• _ЗАДАНИЯ_:
**1.** Перескажи текст о боях в Финляндии в двух предложениях.
**2.** Посчитай, в скольких строках списка встречается строка "sleeve", учитывая регистр букв. В ответе укажи только число.

• _ТЕКСТ_:
▬▬▬▬▬▬

Не лучшей, чем с танками и пехотой, оказалась ситуация с авиацией, которая имела огромный перевес, но не могла реализовать его из-за короткого декабрьского светового дня. Бомбардировки проводились преимущественно вслепую, так что их результат оказался низким.
Все это вместе привело к тому, что после первых двух недель в Красной армии значительно снизился боевой дух, в то время как финны, наоборот, почувствовали в себе силы успешно противостоять противнику. Начиная с 8 декабря, армия Маннергейма стала проводить контратаки на отдельных участках фронта, которые большей частью заканчивались удачно. И чем больше становилось таких успехов, тем смелее становились финские войска. Особенно, по словам их главкома, это касалось "восточного фронта":
"Противник наступал колоннами, у которых пока отсутствовала возможность взаимодействия, поскольку колонны разделяли многомильные участки глухомани. Местность, покрытая лесом, мешала противнику использовать свое превосходство в численности и технике так, как на богатом дорогами Карельском перешейке. Это предоставляло нам возможность атаковать колонны поодиночке, наносить удары по их флангам и тылу, не слишком нарушая при этом собственные связи. То обстоятельство, что зима на северных участках вступила в свои права гораздо раньше, увеличивало наши возможности. Нужно было разбить продвигающиеся вперед колонны еще до того, как они, отойдя от границы, достигнут обжитых районов".
В результате финских контратак длинные колонны красноармейцев разбивались на отдельные части, которые попадали в котлы. Так что, если на Карельском перешейке ситуация просто стабилизировалась, то на участке от Ладоги до океана происходило медленное уничтожение советских войск, которое постепенно приводило к возврату финнами их территорий. И это полностью изменило отношение остального мира к войне в Финляндии, сделав ее ключевым фактором всей ситуации в Европе.

▬▬▬▬▬▬

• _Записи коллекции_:
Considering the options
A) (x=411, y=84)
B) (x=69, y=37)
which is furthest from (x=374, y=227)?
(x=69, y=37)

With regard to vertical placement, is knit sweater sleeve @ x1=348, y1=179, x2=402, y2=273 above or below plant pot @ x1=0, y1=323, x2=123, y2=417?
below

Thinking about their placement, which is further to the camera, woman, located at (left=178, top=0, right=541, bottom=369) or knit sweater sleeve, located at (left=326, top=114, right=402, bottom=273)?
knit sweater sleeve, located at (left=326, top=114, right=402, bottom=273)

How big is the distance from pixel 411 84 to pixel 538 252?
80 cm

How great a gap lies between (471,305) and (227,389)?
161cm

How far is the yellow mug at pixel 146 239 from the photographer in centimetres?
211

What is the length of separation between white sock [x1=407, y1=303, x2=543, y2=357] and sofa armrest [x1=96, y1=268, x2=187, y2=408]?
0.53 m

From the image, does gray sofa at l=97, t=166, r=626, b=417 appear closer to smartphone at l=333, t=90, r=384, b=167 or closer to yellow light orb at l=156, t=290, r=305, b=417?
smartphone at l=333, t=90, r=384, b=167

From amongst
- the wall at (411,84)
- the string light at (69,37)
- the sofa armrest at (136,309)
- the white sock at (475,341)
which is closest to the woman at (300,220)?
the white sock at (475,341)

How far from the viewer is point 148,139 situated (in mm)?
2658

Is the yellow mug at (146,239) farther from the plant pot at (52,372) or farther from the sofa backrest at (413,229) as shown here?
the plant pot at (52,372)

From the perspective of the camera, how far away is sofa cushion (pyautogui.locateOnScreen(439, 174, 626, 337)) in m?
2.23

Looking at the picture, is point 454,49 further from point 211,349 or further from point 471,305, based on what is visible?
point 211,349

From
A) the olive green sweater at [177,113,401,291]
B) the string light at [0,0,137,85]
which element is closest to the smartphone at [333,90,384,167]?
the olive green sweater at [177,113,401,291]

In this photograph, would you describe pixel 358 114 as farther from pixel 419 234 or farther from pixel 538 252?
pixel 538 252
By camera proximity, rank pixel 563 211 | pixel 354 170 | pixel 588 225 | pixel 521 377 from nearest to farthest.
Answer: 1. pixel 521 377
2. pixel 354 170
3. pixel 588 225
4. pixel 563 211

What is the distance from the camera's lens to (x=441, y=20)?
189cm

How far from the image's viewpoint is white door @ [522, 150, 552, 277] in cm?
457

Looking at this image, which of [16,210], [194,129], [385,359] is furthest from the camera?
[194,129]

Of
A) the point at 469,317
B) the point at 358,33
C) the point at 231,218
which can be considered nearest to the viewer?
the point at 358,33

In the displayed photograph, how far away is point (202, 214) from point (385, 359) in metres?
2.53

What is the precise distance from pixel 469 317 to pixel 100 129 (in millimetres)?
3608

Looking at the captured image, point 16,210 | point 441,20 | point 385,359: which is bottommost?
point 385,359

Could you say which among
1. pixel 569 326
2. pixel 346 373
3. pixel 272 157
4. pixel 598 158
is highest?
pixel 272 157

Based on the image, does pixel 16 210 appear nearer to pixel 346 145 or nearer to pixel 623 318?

▬▬▬▬▬▬

• _ОТВЕТЫ К ЗАДАНИЯМ_:
**1.** Авиация, имевшая огромный перевес, из-за короткого декабрьского дня бомбила преимущественно вслепую, а после первых двух недель боевой дух в Красной армии значительно снизился, тогда как финны с 8 декабря начали контратаки, большей частью удачные. Финские контратаки разбивали длинные колонны красноармейцев на отдельные части, попадавшие в котлы, и от Ладоги до океана финны постепенно возвращали свои территории, что полностью изменило отношение остального мира к войне в Финляндии.

**2.** 3